Greetings to you, earthlings! For several years now, I have been trying to build my airship. The idea is quite simple: the airship does not need energy to maintain a height, and the area of its surface is large enough for the effective placement of solar panels. Thus, we theoretically have a drone capable of being in the sky for a very long time.
The idea is so simple that once I wondered why it has not yet been implemented? At first I began to study the theory, then other projects, and then I realized that I need to try to do it myself in order to understand why no one has done this so far?
At the moment, I faced a lot of problems, but I never found, the one that would make this project impossible. Difficult? Yes, but quite real.
As a start, I decided to make an unmanned airship. Relatively small (by the standards of other airships), but large enough to have practical use (this is not a toy, for home use). The main application for it was to be environmental monitoring (early detection of forest fires, monitoring of animal populations, the search for missing people in the mountains, etc.).
I built the first airship about three years ago, it was made in bush craft style, it took only about two weeks to assemble (sleepless), but worked kind of ok.
Almost immediately, the problem of its stabilization in the impulsive (gusty?) wind was discovered, I was ready for it, this problem was described in books, and planned to apply the stabilization system (approximately the same as in a quadrocopter), but I broke the airship (well, not me, but a hurricane to be precise) before I made such a system.
After the first crash, I decided to go “more professional” way, I found the hangar for storing the second version of my airship, and decided that I would make high-quality mechanics first, then I would write my own autopilot softwere and then I would start farther tests.
All this turned out to be quite difficult (who would have thought?), I did all this on my own and with the help of friends and enthusiasts. But over time, I found that I have nothing to eat)) It was not easy to combine such a project with making money. But so, I did’n want to take money from the government (because I live in Russia), and it seemed dishonest for me to look for private investments, because I «could not guarantee» it that everything would work out.
One way or another, I made a mechanic, and took up the creation of an autopilot. I thought that I was about to finish and I could bring the project to the market soon…
But, these criminals started the war … I thought that now humanity needs to solve problems like forest fires and recycling of plastic.
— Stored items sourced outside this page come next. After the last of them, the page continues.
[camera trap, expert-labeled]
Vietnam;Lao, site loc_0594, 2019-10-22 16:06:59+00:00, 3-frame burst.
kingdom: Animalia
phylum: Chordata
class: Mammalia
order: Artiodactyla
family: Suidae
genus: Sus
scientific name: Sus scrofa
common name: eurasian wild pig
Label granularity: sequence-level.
Wars in the 21st century!?
Sorry for the lyrical digression, I turn to the essence:
I realized that I need to accelerate. I am not quite competent to finish my autopilot fast, but I discovered that ArduPilot has made great work in this direction. A friend gave me Pixhawk2 Cube, and I decided that it would be faster to adapt it to my system than to do my own.
I am already reading the documentation on Ardupilot Blimp, and try to figure out what’s what. But I am a corrupted by Arduino and my typical code rarely has more than a thousand lines. Therefore, I will be glad to any advice. As far as I can judge for the ArduPilot community, it will also be useful to experience this software on a real airship. Perhaps my airship is not entirely real (classic), I have redesigned a concept a litte to simplify the takeoff and landing in the presence of wind, and changed the shape for more efficiently place solar panels and reduce the side wind load.
So, I decided to open this topic. I hope I correctly understood the rules of the community. I will be glad to any participation. I’m not a great master in communication with people, but I will try my best)
If it interesting, I will post the configuration of my motors, servos etc.